_Data records_
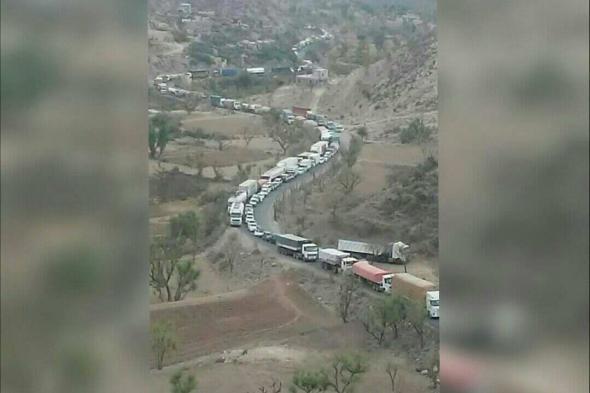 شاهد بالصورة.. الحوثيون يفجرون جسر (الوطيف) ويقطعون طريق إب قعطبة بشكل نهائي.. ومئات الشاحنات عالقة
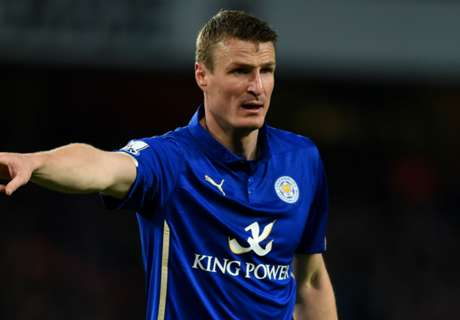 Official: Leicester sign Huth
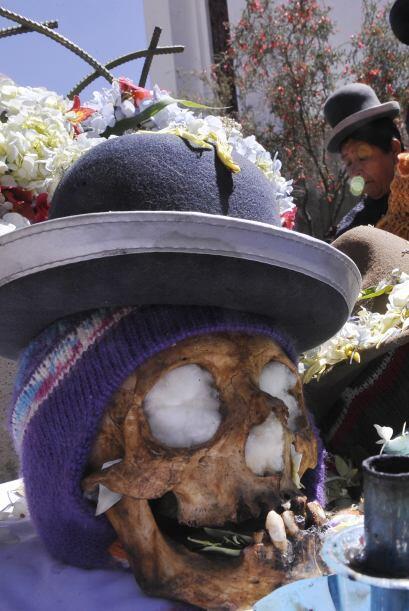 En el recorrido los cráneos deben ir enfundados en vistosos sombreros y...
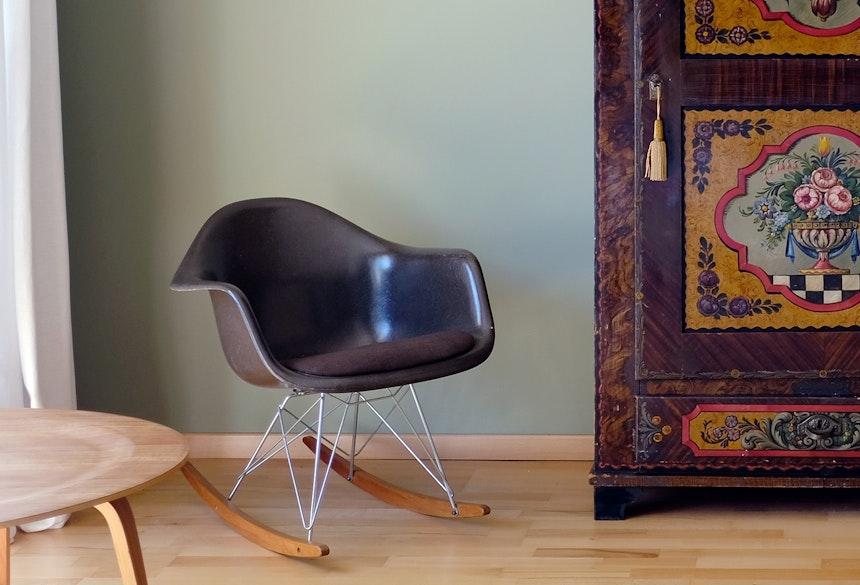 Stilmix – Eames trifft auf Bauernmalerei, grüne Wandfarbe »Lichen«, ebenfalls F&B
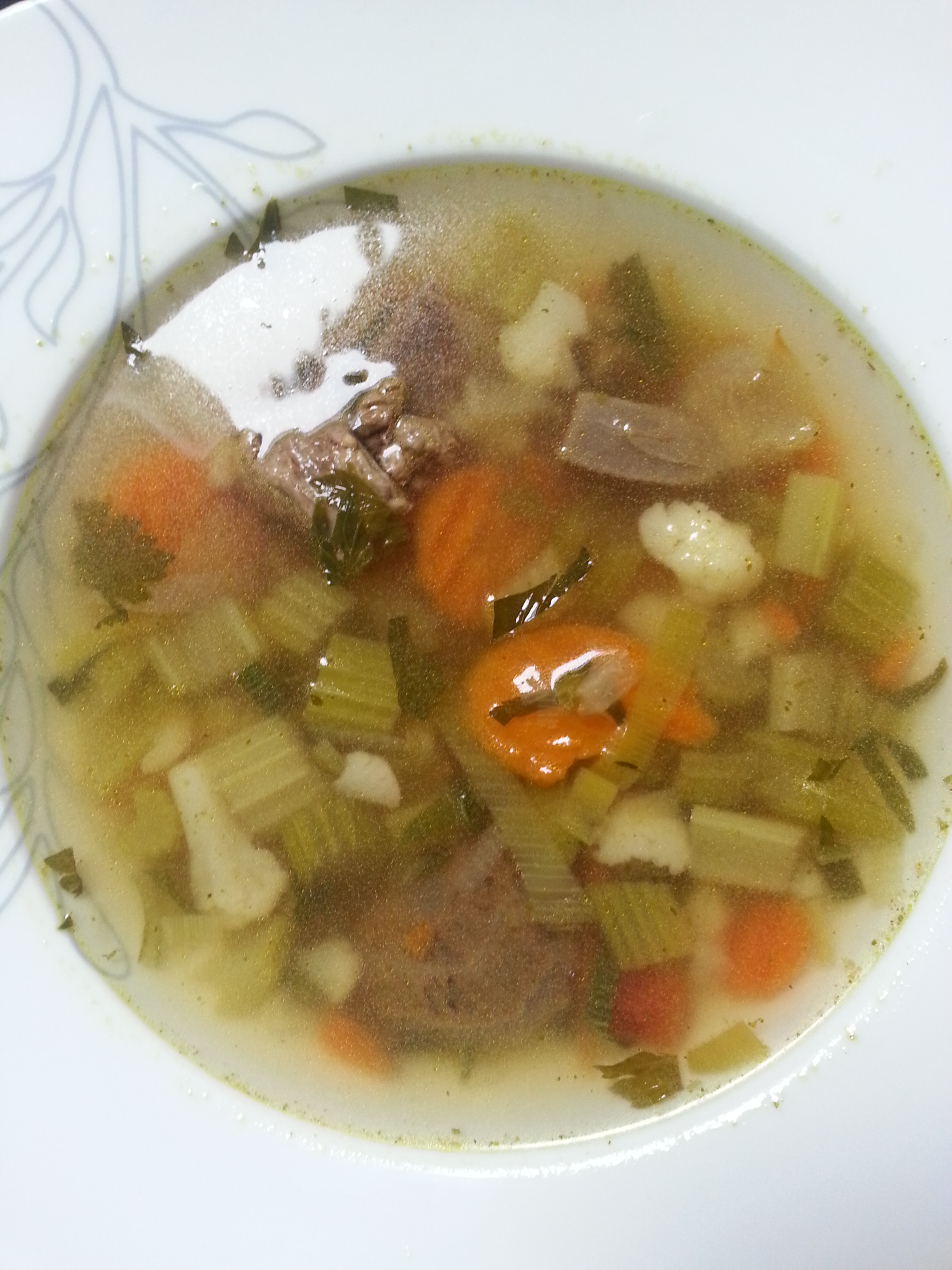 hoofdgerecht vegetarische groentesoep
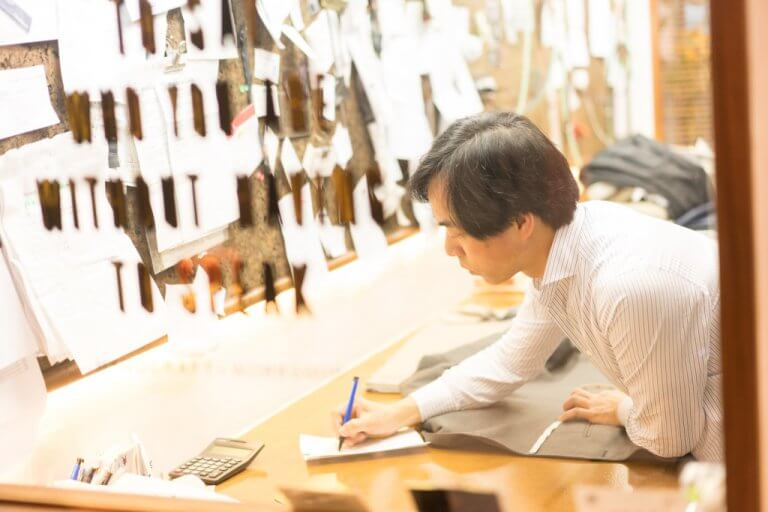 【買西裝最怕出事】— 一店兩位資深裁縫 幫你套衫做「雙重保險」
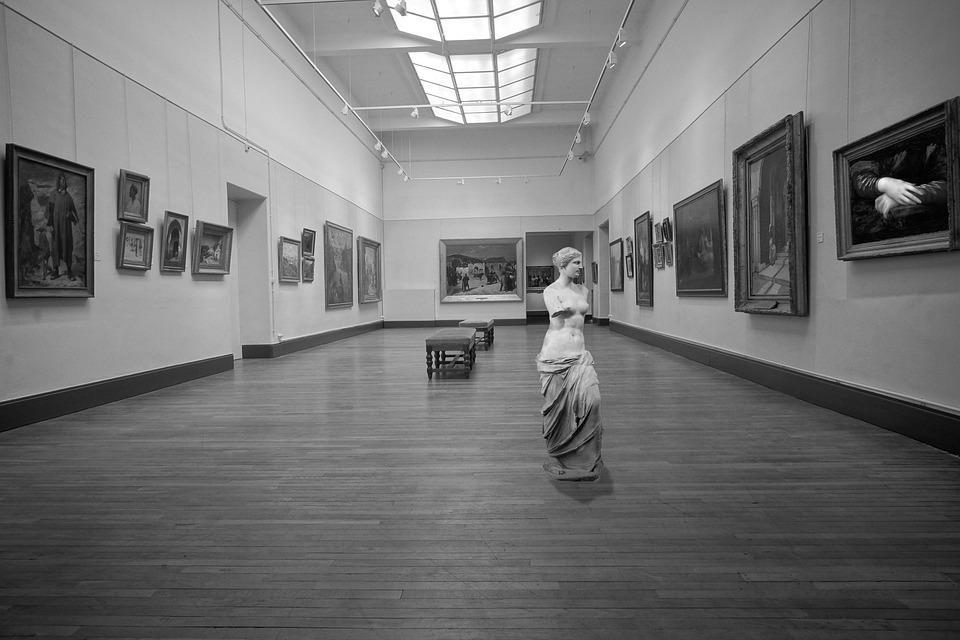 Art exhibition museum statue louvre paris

==

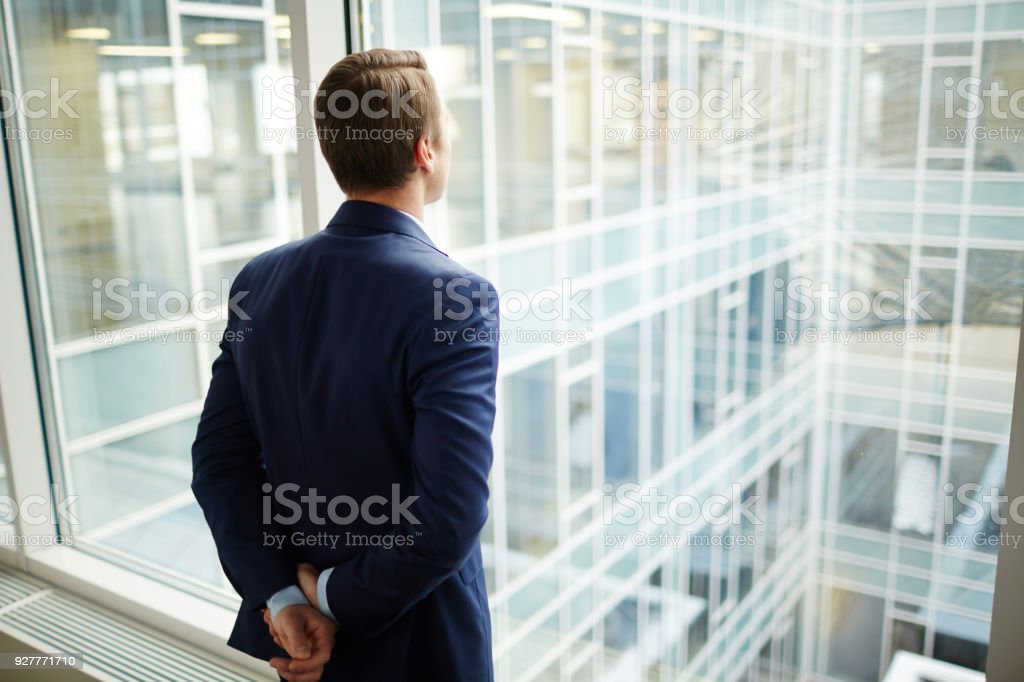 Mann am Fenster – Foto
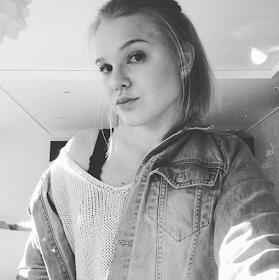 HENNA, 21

...

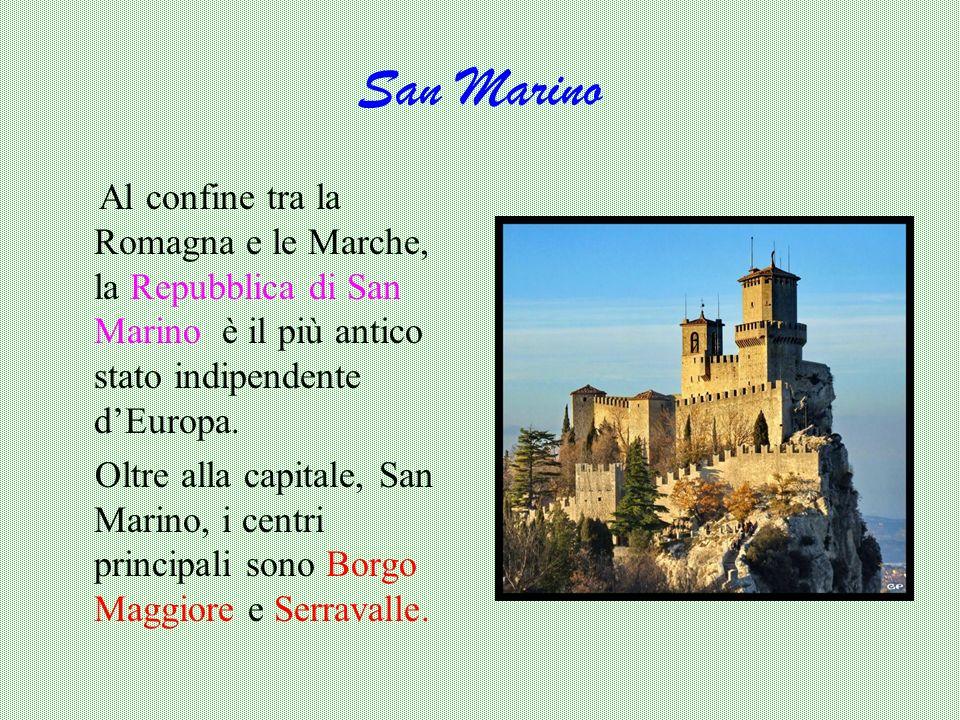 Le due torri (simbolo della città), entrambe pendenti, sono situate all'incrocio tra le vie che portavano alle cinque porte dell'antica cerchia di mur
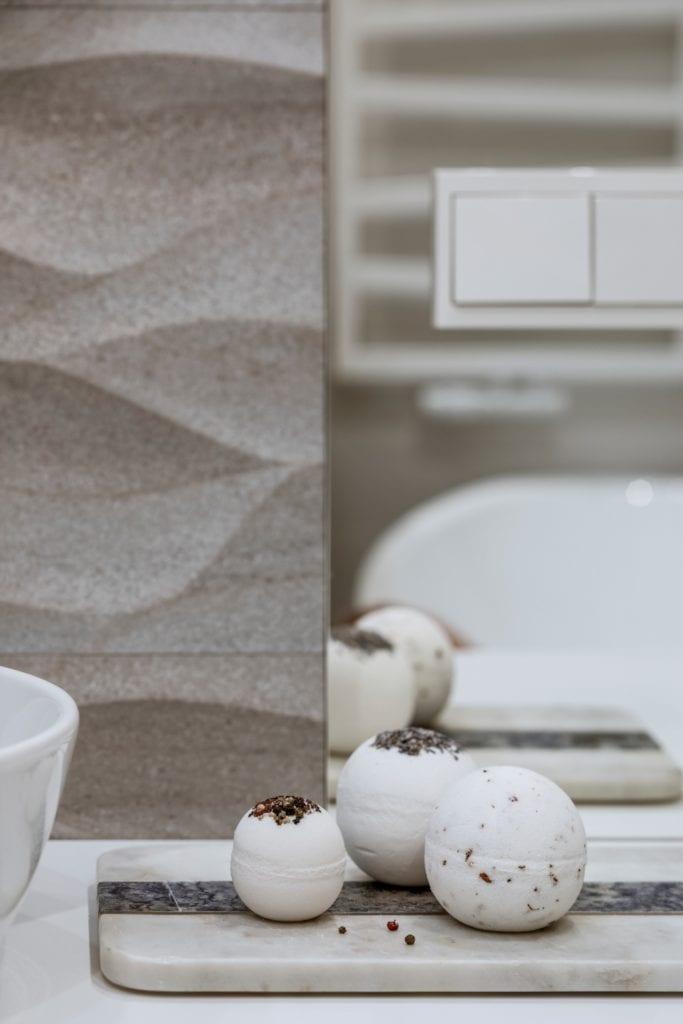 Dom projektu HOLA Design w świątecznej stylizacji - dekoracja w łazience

_Exercise aim_
Pictures aside, print exactly the lines above starting with the one containing "شاهد بالصورة.. الحوثيون" and going on through the one containing "Art exhibition museum statue louvre paris".

_Result of the task_
 شاهد بالصورة.. الحوثيون يفجرون جسر (الوطيف) ويقطعون طريق إب قعطبة بشكل نهائي.. ومئات الشاحنات عالقة
 Official: Leicester sign Huth
 En el recorrido los cráneos deben ir enfundados en vistosos sombreros y...
 Stilmix – Eames trifft auf Bauernmalerei, grüne Wandfarbe »Lichen«, ebenfalls F&B
 hoofdgerecht vegetarische groentesoep
 【買西裝最怕出事】— 一店兩位資深裁縫 幫你套衫做「雙重保險」
 Art exhibition museum statue louvre paris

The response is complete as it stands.